DOCUMENT SEGMENT:
>> BEGIN
The Dasein of the ritual performance offers a possibility to its participants—an important observation for the rhetorical significance of the resulting alteration, movement from within. The potentiality of the act—the performance—precedes its actuality, which is in contrast to Aristotle’s ontology. In Book IX of the Metaphysics, Aristotle claims that potentiality1 and act taken together form both the origin and the guarantee for becoming: “things that are posterior in becoming are prior in form and in substantiality, and because everything that comes to be moves towards a principle, i.e., an end… and the actuality is the end, and it is for the sake of this that the potency is acquired” (1047a 10-14). For Aristotle, actuality precedes potentiality, and potentiality develops because of actuality. In Aristotle’s ontology, the distinction between potentiality and act defines the search for substantiality, i.e, ousiology (from Greek ousia (οὐσία)—most commonly translated as essence, substance, thing-hood, or thingliness) (Metaphysics 150-1, 174-6). Beings are in search for substantiality, and therefore distinguishing between potentiality and act is important to their becoming (Aristotle, Metaphysics 184-5). If the search for substantiality defines beings, and the search for con-substantiality defines the rhetorical act, as Kenneth Burke stipulates, then the relationship between potentiality and act is fundamental for rhetoric (A Rhetoric 21). The conceptualization of time with regard to space and substance guides the desired alteration, the movement from within.
>> END
Spatial reasoning data
>> BEGIN
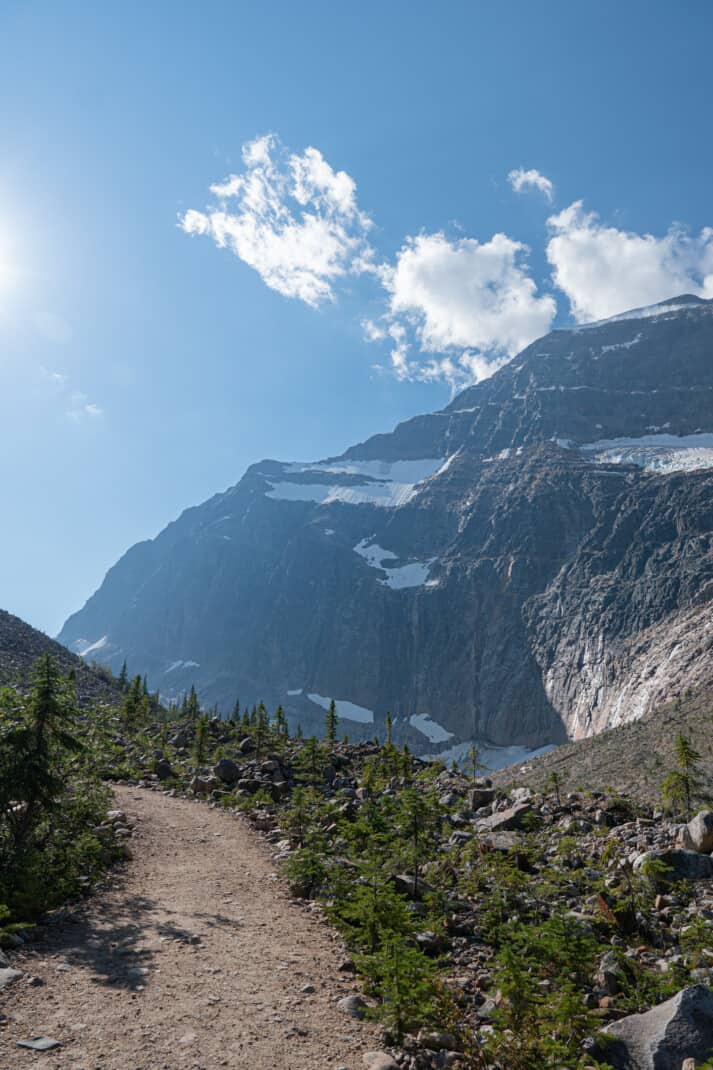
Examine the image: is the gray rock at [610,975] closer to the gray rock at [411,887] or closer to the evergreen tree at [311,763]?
the gray rock at [411,887]

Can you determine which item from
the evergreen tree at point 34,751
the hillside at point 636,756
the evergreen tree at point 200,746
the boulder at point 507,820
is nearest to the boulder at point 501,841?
the boulder at point 507,820

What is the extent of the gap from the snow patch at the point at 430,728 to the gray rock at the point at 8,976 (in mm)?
160424

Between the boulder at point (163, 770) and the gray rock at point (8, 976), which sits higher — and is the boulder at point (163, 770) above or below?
above

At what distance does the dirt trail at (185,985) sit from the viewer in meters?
5.54

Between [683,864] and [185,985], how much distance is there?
8.37 meters

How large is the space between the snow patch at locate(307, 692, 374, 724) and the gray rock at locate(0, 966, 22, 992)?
169290 mm

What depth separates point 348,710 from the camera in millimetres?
179375

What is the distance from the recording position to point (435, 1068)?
18.2ft

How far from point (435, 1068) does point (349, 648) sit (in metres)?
196

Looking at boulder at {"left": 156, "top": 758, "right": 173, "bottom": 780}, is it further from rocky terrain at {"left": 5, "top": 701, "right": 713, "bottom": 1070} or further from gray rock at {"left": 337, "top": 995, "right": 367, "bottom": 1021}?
gray rock at {"left": 337, "top": 995, "right": 367, "bottom": 1021}

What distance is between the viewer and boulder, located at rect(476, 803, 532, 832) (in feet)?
47.6

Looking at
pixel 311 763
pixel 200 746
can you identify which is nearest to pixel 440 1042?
pixel 311 763

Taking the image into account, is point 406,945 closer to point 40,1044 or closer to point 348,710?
point 40,1044

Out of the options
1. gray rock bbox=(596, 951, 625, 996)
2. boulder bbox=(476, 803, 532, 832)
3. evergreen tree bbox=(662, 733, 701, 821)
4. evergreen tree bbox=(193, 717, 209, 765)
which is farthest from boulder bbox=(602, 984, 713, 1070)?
evergreen tree bbox=(193, 717, 209, 765)
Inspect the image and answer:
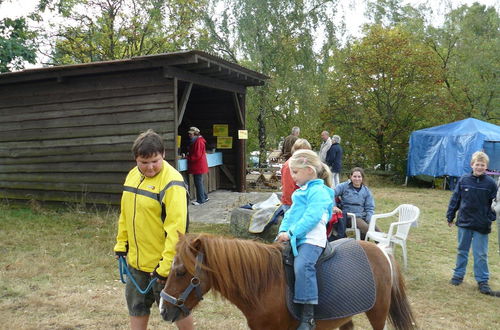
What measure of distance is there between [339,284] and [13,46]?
10501 millimetres

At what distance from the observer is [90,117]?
28.3 ft

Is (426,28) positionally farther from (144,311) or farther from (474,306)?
(144,311)

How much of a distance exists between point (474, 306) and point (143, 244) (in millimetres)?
3826

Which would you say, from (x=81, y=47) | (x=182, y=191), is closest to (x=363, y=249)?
(x=182, y=191)

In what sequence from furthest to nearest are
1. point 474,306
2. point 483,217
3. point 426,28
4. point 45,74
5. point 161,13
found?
point 426,28 < point 161,13 < point 45,74 < point 483,217 < point 474,306

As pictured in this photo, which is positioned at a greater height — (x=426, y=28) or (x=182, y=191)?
(x=426, y=28)

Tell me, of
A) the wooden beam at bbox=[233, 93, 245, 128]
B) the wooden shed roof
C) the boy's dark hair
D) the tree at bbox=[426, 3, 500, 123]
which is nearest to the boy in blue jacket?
the boy's dark hair

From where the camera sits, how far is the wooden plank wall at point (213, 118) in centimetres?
1169

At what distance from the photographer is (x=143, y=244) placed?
2.60m

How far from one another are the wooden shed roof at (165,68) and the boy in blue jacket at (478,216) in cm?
482

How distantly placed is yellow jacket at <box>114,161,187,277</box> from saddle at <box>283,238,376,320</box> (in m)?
0.73

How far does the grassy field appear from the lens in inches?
157

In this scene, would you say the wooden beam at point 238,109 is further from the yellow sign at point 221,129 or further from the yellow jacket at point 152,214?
the yellow jacket at point 152,214

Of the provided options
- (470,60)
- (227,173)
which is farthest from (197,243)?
(470,60)
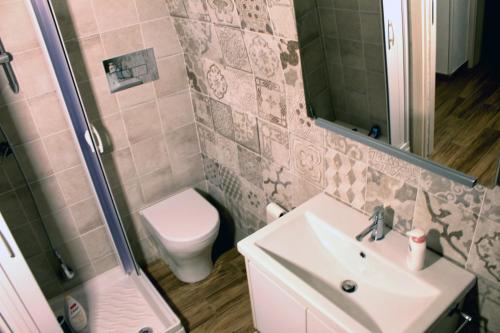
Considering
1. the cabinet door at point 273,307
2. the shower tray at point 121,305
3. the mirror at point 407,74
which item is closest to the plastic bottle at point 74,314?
the shower tray at point 121,305

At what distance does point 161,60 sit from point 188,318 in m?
1.41

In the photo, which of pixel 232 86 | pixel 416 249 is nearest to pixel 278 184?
pixel 232 86

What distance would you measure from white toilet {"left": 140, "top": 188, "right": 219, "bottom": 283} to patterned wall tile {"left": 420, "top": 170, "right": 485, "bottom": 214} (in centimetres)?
129

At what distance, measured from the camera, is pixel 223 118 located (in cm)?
235

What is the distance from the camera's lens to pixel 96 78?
7.35 ft

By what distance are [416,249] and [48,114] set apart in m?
1.77

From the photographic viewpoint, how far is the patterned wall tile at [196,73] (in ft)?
7.75

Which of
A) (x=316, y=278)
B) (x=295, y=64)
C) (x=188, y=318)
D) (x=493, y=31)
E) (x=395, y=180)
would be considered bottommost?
(x=188, y=318)

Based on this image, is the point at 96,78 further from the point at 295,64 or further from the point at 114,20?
the point at 295,64

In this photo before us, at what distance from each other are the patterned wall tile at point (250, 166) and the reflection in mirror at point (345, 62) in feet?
1.91

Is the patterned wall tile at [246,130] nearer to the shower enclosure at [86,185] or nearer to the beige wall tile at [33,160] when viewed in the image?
the shower enclosure at [86,185]

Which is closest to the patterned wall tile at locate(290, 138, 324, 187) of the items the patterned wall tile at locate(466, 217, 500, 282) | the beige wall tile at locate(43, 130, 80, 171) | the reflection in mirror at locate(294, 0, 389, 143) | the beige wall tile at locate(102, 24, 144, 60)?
the reflection in mirror at locate(294, 0, 389, 143)

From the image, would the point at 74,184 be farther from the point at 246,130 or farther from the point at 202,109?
the point at 246,130

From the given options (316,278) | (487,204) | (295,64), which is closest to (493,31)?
(487,204)
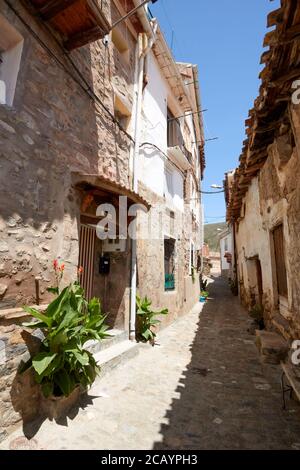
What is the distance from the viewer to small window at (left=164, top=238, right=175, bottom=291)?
31.9ft

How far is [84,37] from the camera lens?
4352 mm

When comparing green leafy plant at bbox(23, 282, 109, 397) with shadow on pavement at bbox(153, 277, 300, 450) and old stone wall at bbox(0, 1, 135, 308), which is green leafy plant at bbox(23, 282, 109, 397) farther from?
shadow on pavement at bbox(153, 277, 300, 450)

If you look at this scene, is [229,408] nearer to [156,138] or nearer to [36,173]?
[36,173]

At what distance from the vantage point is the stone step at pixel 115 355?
183 inches

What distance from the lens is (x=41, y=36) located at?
3.98 meters

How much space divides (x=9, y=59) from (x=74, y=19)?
4.20ft

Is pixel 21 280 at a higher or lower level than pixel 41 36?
lower

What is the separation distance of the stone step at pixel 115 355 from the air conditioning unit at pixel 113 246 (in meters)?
2.07

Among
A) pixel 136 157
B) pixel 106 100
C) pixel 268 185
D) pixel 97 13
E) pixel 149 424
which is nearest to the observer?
pixel 149 424

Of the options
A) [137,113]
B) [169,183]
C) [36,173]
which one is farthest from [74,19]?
[169,183]

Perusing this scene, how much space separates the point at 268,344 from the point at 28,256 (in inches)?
190

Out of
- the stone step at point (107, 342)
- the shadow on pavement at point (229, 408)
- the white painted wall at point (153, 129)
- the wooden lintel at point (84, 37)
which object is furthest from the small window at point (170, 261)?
the wooden lintel at point (84, 37)
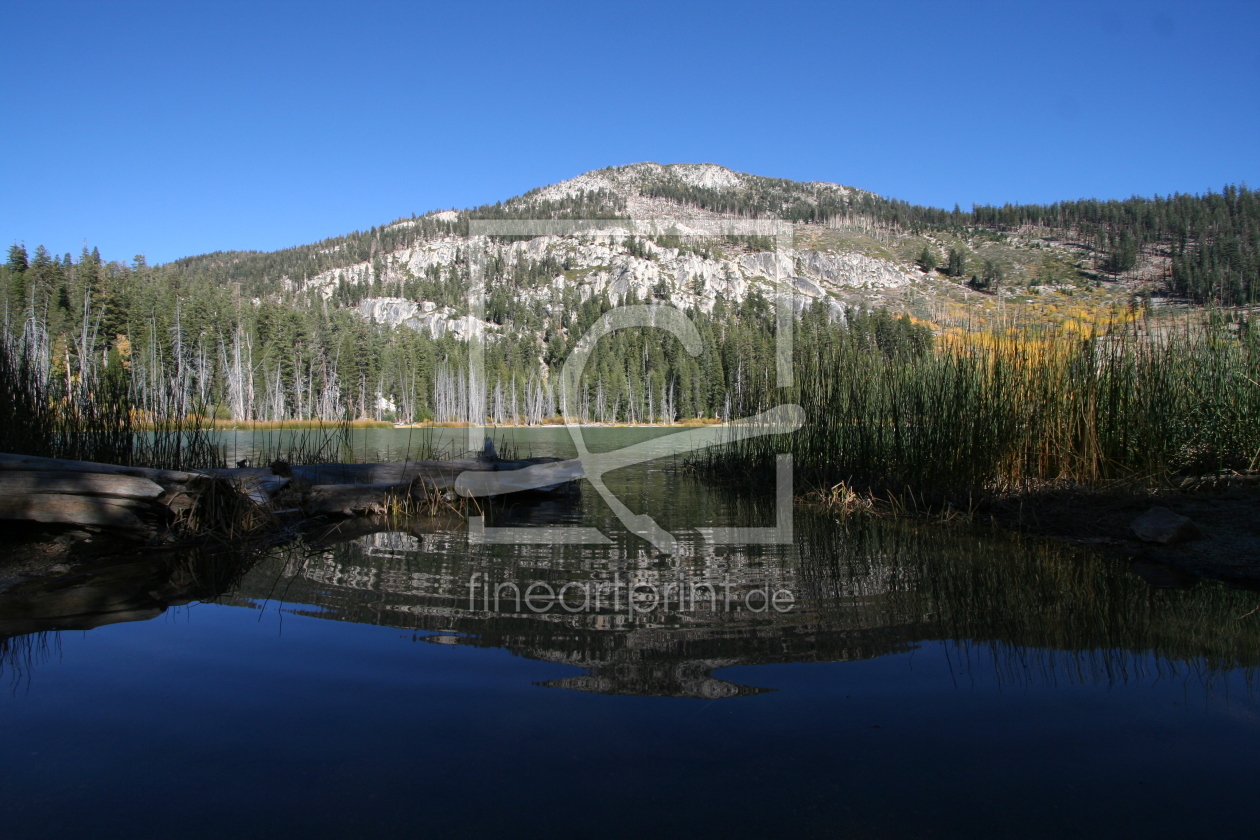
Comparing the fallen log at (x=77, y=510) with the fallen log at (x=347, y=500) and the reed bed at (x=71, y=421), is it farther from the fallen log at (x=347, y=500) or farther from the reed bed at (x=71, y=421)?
the fallen log at (x=347, y=500)

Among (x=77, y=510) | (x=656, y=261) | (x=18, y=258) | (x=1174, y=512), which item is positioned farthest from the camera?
(x=656, y=261)

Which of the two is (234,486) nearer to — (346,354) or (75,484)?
(75,484)

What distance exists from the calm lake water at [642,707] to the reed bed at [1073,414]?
206cm

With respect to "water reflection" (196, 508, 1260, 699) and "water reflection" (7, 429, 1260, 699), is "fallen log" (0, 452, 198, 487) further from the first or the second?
"water reflection" (196, 508, 1260, 699)

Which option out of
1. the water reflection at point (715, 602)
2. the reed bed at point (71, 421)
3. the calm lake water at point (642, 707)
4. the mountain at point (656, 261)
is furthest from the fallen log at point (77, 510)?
the mountain at point (656, 261)

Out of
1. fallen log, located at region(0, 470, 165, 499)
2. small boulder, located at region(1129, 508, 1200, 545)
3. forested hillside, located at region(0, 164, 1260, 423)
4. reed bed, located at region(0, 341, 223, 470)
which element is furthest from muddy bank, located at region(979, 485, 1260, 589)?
reed bed, located at region(0, 341, 223, 470)

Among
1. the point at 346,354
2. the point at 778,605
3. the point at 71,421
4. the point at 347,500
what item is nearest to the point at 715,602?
the point at 778,605

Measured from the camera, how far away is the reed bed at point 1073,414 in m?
5.52

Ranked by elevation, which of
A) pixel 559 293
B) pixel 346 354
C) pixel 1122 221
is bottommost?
pixel 346 354

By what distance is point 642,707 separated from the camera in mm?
2199

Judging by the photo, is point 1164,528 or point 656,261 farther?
point 656,261

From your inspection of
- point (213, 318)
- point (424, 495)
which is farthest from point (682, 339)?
point (424, 495)

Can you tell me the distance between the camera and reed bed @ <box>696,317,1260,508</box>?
18.1 feet

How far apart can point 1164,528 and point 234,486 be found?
668 cm
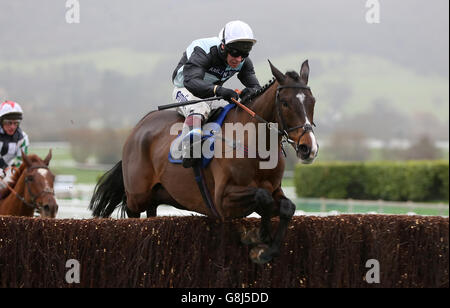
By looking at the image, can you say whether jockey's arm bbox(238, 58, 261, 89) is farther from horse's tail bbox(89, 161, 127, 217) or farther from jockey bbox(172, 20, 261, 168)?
horse's tail bbox(89, 161, 127, 217)

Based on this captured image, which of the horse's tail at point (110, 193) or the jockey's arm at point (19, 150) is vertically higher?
the jockey's arm at point (19, 150)

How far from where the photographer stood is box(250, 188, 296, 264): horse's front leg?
463cm

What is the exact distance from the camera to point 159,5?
6150 centimetres

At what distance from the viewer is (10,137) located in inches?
287

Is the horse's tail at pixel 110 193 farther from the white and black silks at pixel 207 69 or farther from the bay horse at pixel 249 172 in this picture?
the white and black silks at pixel 207 69

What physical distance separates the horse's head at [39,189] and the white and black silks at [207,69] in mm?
2216

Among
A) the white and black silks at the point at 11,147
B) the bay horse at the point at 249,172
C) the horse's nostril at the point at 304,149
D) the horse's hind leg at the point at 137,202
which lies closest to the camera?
the horse's nostril at the point at 304,149

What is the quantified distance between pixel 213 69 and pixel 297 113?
127cm

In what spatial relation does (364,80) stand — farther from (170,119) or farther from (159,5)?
(170,119)

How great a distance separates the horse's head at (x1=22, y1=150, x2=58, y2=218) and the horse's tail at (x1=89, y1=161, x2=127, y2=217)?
49 centimetres

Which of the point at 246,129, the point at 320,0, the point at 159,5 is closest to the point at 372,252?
the point at 246,129

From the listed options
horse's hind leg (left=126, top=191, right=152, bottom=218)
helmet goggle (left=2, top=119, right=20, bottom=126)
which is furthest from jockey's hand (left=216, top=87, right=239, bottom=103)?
helmet goggle (left=2, top=119, right=20, bottom=126)

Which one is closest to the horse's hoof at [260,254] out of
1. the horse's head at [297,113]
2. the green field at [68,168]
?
the horse's head at [297,113]

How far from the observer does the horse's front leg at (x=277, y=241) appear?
463 centimetres
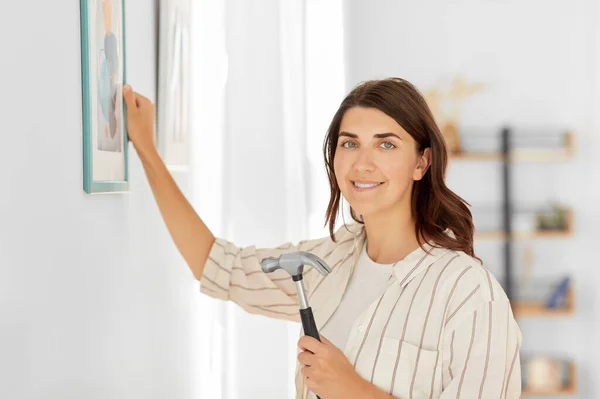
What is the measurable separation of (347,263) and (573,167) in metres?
2.79

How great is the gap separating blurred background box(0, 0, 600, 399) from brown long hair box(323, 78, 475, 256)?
0.51 meters

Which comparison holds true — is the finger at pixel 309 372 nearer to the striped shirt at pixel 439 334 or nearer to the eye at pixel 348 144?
the striped shirt at pixel 439 334

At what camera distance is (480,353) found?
4.28 feet

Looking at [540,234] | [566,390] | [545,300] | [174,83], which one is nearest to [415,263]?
[174,83]

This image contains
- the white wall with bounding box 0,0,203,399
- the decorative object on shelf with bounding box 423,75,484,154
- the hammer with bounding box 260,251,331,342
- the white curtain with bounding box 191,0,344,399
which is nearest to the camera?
the white wall with bounding box 0,0,203,399

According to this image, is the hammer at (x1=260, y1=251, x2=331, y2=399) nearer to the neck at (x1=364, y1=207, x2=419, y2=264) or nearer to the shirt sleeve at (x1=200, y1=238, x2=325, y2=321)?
the neck at (x1=364, y1=207, x2=419, y2=264)

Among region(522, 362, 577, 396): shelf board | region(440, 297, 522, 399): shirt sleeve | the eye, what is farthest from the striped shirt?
region(522, 362, 577, 396): shelf board

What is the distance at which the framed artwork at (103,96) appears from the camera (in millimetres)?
1214

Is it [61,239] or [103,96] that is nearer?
[61,239]

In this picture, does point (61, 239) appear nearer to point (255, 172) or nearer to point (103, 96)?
point (103, 96)

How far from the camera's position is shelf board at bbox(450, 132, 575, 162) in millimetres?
3945

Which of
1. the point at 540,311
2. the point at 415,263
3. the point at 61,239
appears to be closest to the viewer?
the point at 61,239

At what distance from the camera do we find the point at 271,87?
7.09 ft

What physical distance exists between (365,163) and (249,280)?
0.49m
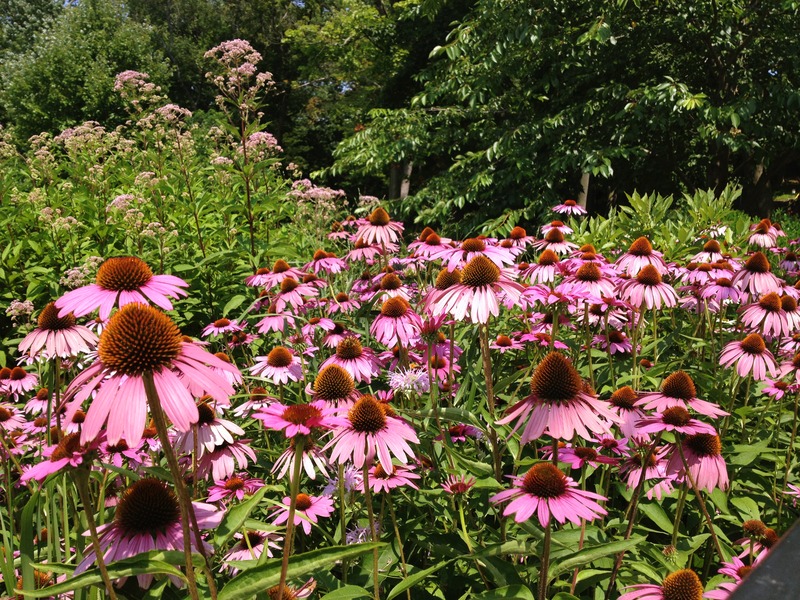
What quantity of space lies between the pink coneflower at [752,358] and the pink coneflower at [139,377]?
5.18 ft

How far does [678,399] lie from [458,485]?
523 mm

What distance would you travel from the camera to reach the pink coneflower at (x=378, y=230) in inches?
102

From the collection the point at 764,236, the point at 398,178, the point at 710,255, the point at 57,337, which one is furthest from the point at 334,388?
the point at 398,178

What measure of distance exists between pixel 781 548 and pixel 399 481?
91 centimetres

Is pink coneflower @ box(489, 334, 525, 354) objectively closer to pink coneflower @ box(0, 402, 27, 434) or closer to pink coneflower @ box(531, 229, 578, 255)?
pink coneflower @ box(531, 229, 578, 255)

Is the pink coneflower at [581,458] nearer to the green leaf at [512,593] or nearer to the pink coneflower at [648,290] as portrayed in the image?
the green leaf at [512,593]

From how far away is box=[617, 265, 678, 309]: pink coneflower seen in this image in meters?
1.90

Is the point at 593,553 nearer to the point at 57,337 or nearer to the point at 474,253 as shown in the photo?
the point at 474,253

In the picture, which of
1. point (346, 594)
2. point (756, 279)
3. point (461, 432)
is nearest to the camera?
point (346, 594)

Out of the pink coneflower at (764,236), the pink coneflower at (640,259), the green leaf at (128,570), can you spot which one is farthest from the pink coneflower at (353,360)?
the pink coneflower at (764,236)

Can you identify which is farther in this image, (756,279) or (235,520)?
(756,279)

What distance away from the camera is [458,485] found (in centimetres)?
139

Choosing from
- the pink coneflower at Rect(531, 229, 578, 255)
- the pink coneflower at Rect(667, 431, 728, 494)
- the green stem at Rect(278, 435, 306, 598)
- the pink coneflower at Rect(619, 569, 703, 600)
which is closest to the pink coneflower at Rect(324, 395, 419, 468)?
the green stem at Rect(278, 435, 306, 598)

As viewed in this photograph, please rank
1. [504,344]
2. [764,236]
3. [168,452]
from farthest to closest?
1. [764,236]
2. [504,344]
3. [168,452]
>> END
TASK TO COMPLETE:
Carry on the passage about potentiality, act, and rhetoric, picking up right after its final sentence.

RESPONSE FOR THIS EXERCISE:
Substance is undeniably related to the experience of time. For Aristotle, “time is just this—number of motion in respect of ‘before’ and ‘after’” (arithmos keneseos kata to proteron kai husteron) where the motion refers to a moving body (Metaphysics 219). In a book that studies the question of being in Aristotle and Heidegger, Ted Sadler explains that “time, on Aristotle’s definition, is the measure of movement in general, of all movements, of every variety” (71). Things are in time as long as they can be measured in units; conversely, time cannot exist without things. To be in time means to be “measurable by the activity of counting off time-units” for the Greek philosopher (Sadler 72). While Aristotle sees time as measurable and fundamental in defining space, i.e., time is space, Bergson—according to Heidegger—simply reverses Aristotle’s arithmos keneseos and “prefaces his analysis of time with analysis of number” (Being 501). Bergson does not contribute much to the conception of time, according to Heidegger. Heidegger admits, however, that Bergson’s efforts are “valuable because they manifest a philosophical effort to surpass the traditional concept of time” (Basic Concepts 328-9). Yet Bergson’s is a “failed attempt to go beyond Aristotle and get to the root of time” as Heath Massey interprets Heidegger’s reaction to Bergson’s theory in his book The Origin of Time (146-7).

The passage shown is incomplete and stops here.